What is being asked: Using the data below, show every line where the word "when" occurs.

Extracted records
####
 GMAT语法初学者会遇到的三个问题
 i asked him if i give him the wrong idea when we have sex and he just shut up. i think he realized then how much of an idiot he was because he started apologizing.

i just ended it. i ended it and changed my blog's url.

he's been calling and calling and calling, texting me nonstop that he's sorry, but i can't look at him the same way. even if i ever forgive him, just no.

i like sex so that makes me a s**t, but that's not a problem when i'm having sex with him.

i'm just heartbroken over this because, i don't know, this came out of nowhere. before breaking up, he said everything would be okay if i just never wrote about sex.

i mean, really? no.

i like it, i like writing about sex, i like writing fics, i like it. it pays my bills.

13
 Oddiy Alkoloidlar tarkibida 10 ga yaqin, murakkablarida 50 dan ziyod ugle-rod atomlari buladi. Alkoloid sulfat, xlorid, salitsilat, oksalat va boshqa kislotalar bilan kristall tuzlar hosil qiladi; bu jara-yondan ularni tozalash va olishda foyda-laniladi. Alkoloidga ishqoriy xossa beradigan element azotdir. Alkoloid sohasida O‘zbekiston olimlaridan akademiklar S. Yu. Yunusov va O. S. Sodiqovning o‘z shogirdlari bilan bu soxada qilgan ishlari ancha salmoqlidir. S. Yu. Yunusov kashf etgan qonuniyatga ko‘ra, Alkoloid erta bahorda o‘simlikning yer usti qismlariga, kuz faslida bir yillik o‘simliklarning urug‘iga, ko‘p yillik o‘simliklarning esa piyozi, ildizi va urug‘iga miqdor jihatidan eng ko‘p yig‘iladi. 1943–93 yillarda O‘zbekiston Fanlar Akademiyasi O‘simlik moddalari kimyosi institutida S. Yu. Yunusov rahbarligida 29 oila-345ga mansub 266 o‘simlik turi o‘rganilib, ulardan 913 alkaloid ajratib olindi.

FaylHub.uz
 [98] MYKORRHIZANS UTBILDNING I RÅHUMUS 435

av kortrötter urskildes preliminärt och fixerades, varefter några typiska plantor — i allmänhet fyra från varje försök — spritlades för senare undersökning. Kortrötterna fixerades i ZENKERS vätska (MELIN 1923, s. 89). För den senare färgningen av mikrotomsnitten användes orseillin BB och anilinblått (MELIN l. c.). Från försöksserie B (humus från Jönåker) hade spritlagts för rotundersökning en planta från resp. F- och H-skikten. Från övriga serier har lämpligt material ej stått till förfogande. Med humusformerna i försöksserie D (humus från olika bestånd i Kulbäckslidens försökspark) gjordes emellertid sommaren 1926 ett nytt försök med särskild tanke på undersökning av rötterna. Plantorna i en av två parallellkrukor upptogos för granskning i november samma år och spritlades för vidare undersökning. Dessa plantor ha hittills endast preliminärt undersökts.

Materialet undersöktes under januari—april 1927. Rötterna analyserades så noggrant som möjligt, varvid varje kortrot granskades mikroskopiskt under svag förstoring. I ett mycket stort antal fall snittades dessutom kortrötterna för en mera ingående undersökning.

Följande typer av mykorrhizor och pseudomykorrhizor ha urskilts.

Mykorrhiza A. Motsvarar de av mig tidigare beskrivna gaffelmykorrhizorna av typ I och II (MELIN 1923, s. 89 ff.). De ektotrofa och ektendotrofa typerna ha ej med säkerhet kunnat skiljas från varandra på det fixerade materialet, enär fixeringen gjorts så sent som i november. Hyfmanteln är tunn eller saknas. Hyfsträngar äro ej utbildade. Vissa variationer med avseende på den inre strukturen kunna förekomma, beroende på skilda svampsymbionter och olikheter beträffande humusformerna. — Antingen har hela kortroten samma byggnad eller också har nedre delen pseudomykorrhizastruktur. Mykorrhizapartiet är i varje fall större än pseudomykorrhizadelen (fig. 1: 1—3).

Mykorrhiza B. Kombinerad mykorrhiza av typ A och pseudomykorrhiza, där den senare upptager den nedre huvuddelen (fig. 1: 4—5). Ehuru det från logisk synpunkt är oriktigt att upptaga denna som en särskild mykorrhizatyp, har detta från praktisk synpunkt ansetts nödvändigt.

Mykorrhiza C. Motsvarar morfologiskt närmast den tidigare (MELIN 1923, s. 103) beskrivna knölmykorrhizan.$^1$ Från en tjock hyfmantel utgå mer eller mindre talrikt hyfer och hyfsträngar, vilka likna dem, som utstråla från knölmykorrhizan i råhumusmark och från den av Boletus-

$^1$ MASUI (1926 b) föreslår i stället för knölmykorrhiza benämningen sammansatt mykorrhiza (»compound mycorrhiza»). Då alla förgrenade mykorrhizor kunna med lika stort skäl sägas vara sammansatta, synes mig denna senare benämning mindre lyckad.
####
Problem solution:
 i asked him if i give him the wrong idea when we have sex and he just shut up. i think he realized then how much of an idiot he was because he started apologizing.
i like sex so that makes me a s**t, but that's not a problem when i'm having sex with him.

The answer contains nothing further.